Štêpán Novák was born in Karlovy Vary, in the mid-Europe of the early 1930’s. Later, this Czech boy and his parents arrived as ‘friendly aliens’ in England, two weeks before the start of World War Two and the Blitz. An English primary education in state and public school followed, the latter funded by the Czech Government in UK exile. Further years of study led to Štěpán’s qualification as an architect. A glad debt to his adopted country was then completed via two years of National Service as 2nd Lieutenant in the Royal Engineers, British Army of the Rhein. A parallel lifetime of Architecture and Academia then began. While Štěpán designed buildings in the UK, his students went on to work all over the world. Štěpán’s teaching carried him to Japan, to mainland Europe, and to America, where he tutored semesters in the universities of Arkansas and Yale. He became Head of the School of Architecture and Design, University of Brighton, retiring as Professor Emeritus. Further years of architectural creativity followed, side by side with the writing of his debut novel.
Andy Francis (Guest Review) - 19 Jan, 2022
A compelling read from start to finish. If anyone is still unsure about the negative effects of war then read this book. If describes in amazing detail how the life of one family was devestated by the German invasion of the then Czechoslovakia. It also leaves you in no doubt about the strength and resiliance of the human spirit. Through the central character, Jan, you get to know this family and empathise with them, sharing their ups and downs as they come to terms with life in a foreign country and as they flourish. You cheer as Jan eventually finds his niche in life and you share his sadness as he revisits him homeland after a long absense.
Read it, you will enjoy it!
Jon Polak (Guest Review) - 29 Oct, 2022
After a visit to the Czech Republic in August 2022, which included several days in the beautiful city of Karlovy Vary, I found this book on Amazon and was compelled to read it. It was a very moving recount of a Czech Citizen who had a life very similar to that of my father. Both the author and my father had to escape the country when the Nazis took over in 1939. After receiving his medical degree at Maseryk University in Brno my father also emigrated to London like Jan and became a British doctor. I found very many parallels in the book with Jan's life and his.
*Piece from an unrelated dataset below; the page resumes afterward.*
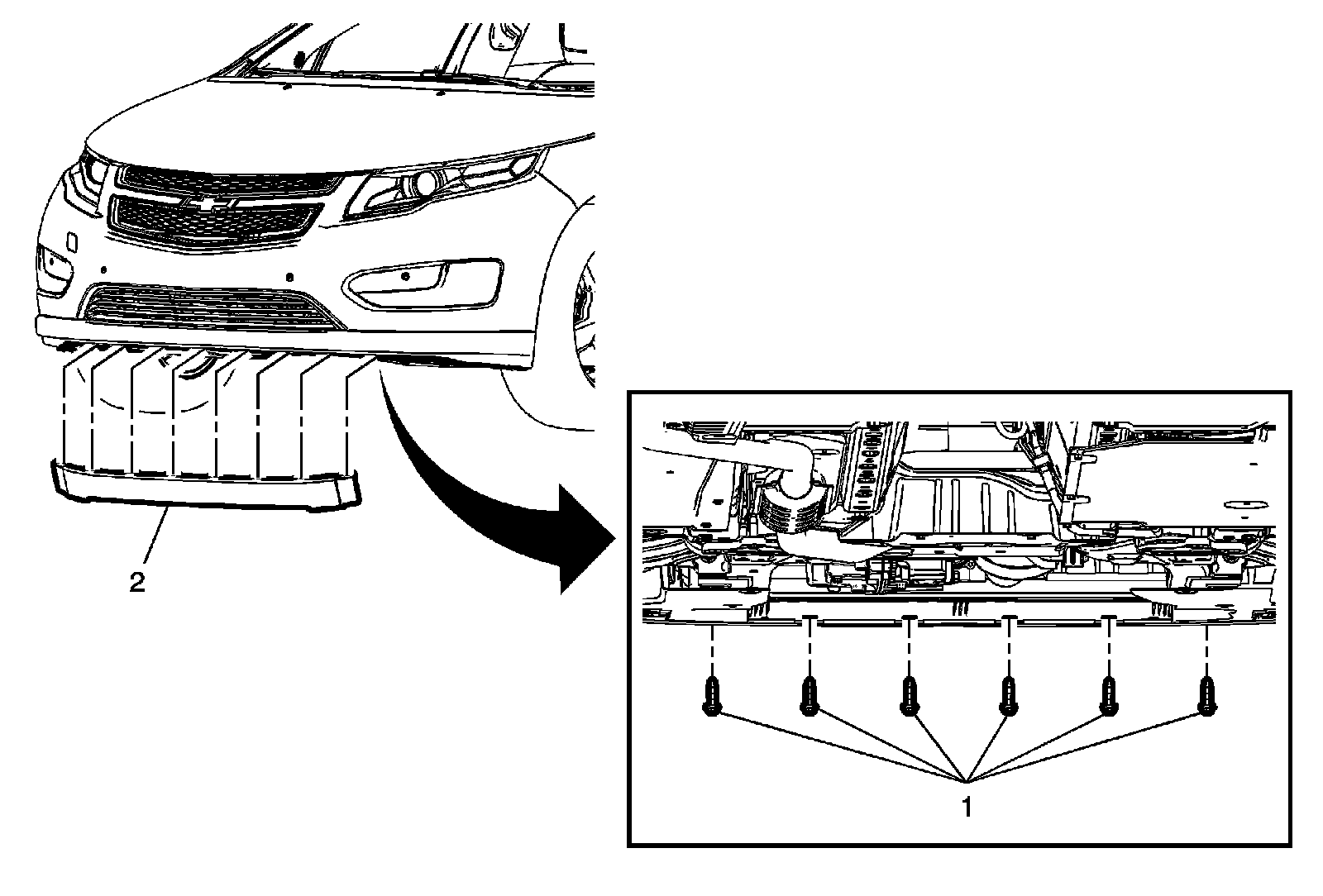 2

1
I also very much enjoyed reading about the sights of Karlovy Vary, the beautiful architecture, the ride to the top of the Diana funicular, drinking the mineral water and soaking in the spas, eating Oplatky wafers, as well as the descriptions of places in Prague such as Wenceslas Square, the old town area and the Hradcany castle district, all of which we just experienced on our trip.
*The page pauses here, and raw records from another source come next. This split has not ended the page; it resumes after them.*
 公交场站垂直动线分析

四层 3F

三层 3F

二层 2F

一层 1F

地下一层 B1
The book is a well-written heartfelt journey of a life that experienced some of the worst atrocities that mankind has ever committed on a population. I lost my father to cancer when I was a very young man so I never had the opportunity to hear much of his version of the events that he lived through and never spoke about, including the loss of his entire family during the war. If you have any family history that had to experience these awful times in central Europe you will definitely enjoy this book.